Mark Zuckerberg, le CEO du réseau social Facebook, a accordé une interview en milieu de semaine dernière à la chaîne de télévision HBO. Lors de cet entretien, le PDG a réfuté la thèse selon laquelle les algorithmes de Facebook sont conçus pour alimenter des points de vue qui font enrager les utilisateurs de la plateforme sociale.
Récemment, Zac Rogers, un chercheur australien en sécurité numérique, a expliqué que les monopoles des médias sociaux tels que Facebook et Google ont besoin du puissant attrait des forums haineux pour dynamiser leurs algorithmes de marketing.
Les algorithmes de Facebook font leur beurre de la haine
« Nous participons à un système dans lequel l’économie de l’attention est assemblée par un algorithme qui est fondamentalement optimisé pour plus de rage, plus d’extrémisme, plus de violence et plus de haine », a déclaré Rogers, chercheur pour JBC Digital Technology, Security and Governance.
Dans un premier temps, Nick Clegg, vice-président des affaires publiques et de la communication au sein de Facebook, a nié cette accusation.
« Je veux être sans ambigüité : Facebook ne profite pas de la haine », a déclaré Clegg.
Mais les témoignages d’experts contestent cette affirmation.

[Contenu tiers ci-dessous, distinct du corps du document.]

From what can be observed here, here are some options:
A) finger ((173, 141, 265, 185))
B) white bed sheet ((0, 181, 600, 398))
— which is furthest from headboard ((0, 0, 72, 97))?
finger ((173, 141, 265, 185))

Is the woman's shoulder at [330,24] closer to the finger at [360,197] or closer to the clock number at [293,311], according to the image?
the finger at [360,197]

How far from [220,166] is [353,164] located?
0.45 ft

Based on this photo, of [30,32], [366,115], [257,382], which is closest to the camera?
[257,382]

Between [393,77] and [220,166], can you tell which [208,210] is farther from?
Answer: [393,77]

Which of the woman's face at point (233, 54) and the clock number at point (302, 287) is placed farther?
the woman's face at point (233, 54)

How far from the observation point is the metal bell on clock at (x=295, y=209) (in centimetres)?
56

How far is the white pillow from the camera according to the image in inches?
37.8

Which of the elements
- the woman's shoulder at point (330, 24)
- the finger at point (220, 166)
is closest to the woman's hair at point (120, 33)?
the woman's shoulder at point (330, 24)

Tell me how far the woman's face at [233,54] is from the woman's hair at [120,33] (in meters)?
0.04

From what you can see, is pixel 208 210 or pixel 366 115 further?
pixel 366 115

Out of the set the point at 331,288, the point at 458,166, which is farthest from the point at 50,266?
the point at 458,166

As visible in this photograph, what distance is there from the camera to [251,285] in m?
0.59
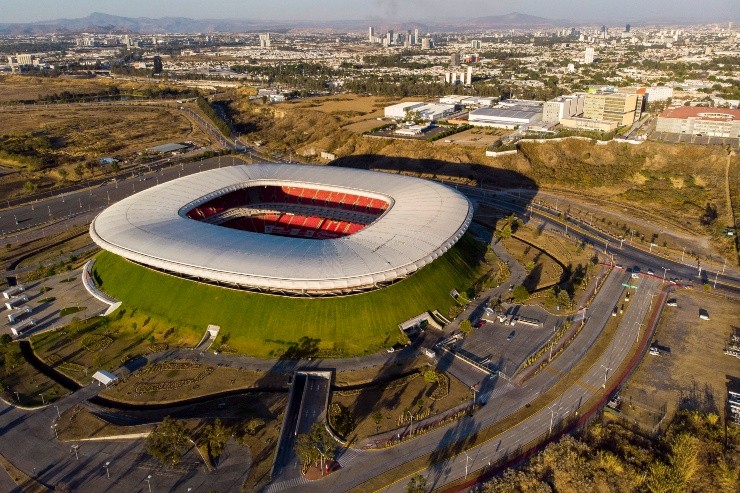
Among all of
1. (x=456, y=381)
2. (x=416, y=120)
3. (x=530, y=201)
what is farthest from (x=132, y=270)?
(x=416, y=120)

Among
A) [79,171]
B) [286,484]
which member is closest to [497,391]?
[286,484]

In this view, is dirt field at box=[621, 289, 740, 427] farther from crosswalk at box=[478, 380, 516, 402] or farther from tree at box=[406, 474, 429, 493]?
tree at box=[406, 474, 429, 493]

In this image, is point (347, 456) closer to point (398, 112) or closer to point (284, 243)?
point (284, 243)

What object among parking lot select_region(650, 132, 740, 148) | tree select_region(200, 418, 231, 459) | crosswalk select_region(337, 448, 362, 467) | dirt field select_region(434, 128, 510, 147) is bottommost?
crosswalk select_region(337, 448, 362, 467)

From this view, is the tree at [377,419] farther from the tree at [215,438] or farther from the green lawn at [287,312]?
the tree at [215,438]

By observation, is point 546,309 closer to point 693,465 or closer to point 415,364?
point 415,364

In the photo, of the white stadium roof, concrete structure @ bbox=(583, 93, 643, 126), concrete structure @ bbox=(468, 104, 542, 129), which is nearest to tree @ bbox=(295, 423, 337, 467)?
the white stadium roof

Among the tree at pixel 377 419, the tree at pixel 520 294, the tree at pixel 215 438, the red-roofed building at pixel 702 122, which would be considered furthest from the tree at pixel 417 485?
the red-roofed building at pixel 702 122
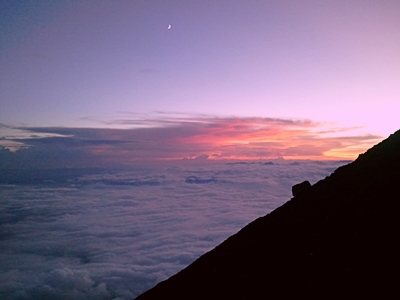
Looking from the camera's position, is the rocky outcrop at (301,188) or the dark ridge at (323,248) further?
the rocky outcrop at (301,188)

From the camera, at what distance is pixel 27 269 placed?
628ft

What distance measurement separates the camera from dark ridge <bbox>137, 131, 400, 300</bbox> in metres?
8.12

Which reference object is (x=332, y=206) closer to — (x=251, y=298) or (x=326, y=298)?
(x=251, y=298)

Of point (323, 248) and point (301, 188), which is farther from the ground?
point (301, 188)

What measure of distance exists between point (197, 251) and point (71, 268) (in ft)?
306

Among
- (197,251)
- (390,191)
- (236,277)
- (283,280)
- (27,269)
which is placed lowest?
(27,269)

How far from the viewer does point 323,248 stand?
11.6 metres

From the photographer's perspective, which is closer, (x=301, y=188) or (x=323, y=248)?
(x=323, y=248)

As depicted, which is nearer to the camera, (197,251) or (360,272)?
(360,272)

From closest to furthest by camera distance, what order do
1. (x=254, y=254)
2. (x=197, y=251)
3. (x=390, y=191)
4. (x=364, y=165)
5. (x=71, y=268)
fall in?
(x=390, y=191) → (x=254, y=254) → (x=364, y=165) → (x=197, y=251) → (x=71, y=268)

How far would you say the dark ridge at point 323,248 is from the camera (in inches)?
320

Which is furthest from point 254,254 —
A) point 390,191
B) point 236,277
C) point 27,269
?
point 27,269

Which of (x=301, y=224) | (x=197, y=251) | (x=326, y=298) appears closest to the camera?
(x=326, y=298)

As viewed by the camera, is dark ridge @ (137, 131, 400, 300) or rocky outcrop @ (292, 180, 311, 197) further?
rocky outcrop @ (292, 180, 311, 197)
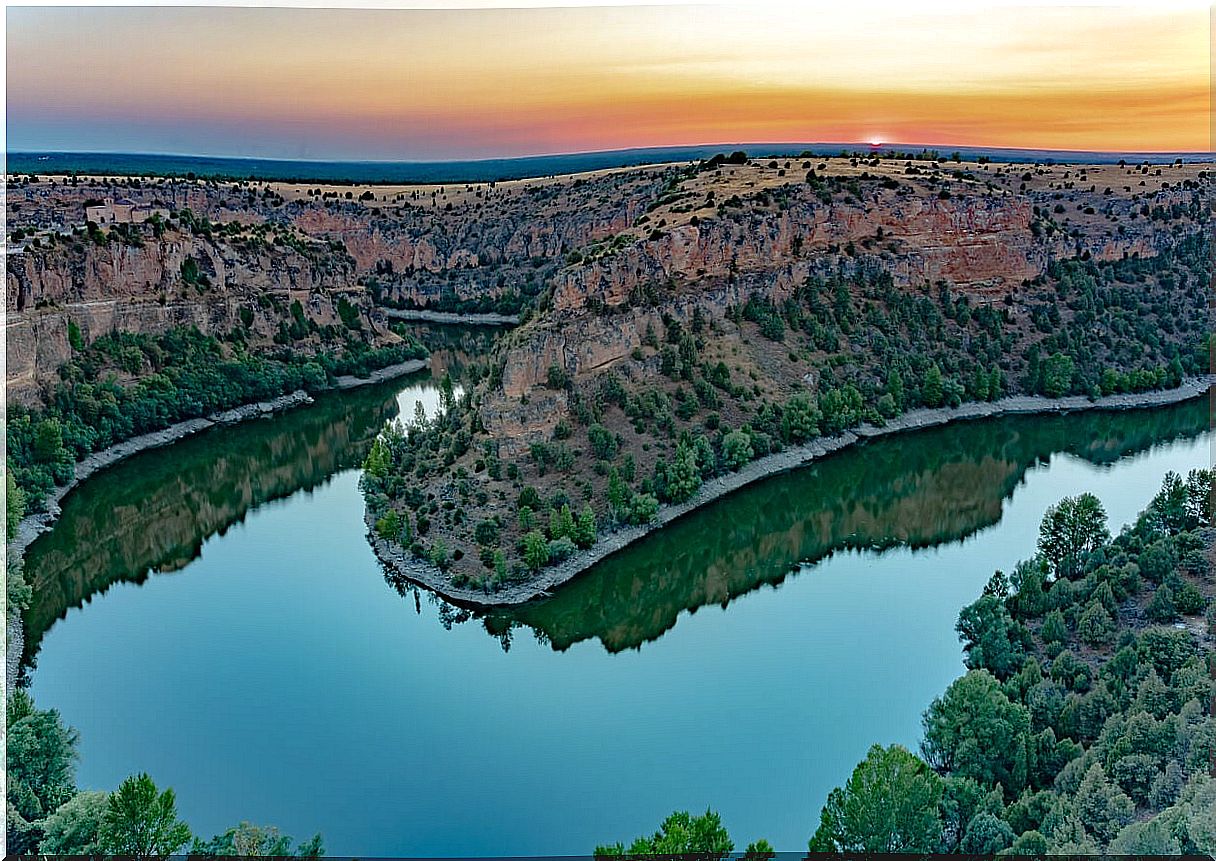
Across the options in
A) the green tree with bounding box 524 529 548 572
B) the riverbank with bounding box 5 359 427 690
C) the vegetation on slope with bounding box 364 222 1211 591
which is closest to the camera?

Selon ces derniers, les algorithmes d’auto-apprentissage au cœur des modèles commerciaux des médias sociaux savent que la colère maintient les utilisateurs sur le site plus longtemps.
« Un contenu modéré et des émotions positives, malheureusement, ne propulsent pas l’information autant que la rage. C’est un fait de la nature humaine », explique Rogers. « Les algorithmes d’intelligence artificielle l’ont appris. Et, en l’absence d’éthique, ils se sont affinés pour l’exploiter. »
« Mark Zuckerberg cache le fait qu’il sait que la haine, les mensonges et la division sont bons pour les affaires », a déclaré Hany Farid, expert en criminalistique numérique et professeur d’informatique à l’Université de Berkeley en Californie. « Ils n’ont pas cherché à alimenter la désinformation, la haine et la division, mais c’est ce que les algorithmes ont appris. »
Facebook, une chambre d’écho de droite
Plusieurs détracteurs du PDG de Facebook affirment que le réseau social constitue une chambre d’écho pour les opinions de droite.
Dans l’interview d’HBO, Zuckerberg affirme qu’il est « tout simplement faux » de penser que Facebook est une chambre d’écho des voix conservatrices.
« Je ne pense que notre service soit une chambre d’écho de droite. Chacun peut utiliser sa voix et trouver les médias dans lesquels il a confiance et qui reflètent ses opinions et expériences de vie », a déclaré Zuckerberg.
Celui-ci a également rejeté la proposition selon laquelle l’histoire se souviendra de Facebook pour avoir précipité la destruction de la société.
« J’ai un peu plus confiance en la démocratie que cela. Et j’espère que ma confiance n’est pas mal placée », a-t-il déclaré. « Ce que nous faisons, et je pense qu’une grande partie de ce que fait Internet dans son ensemble, c’est donner plus de pouvoir aux individus. »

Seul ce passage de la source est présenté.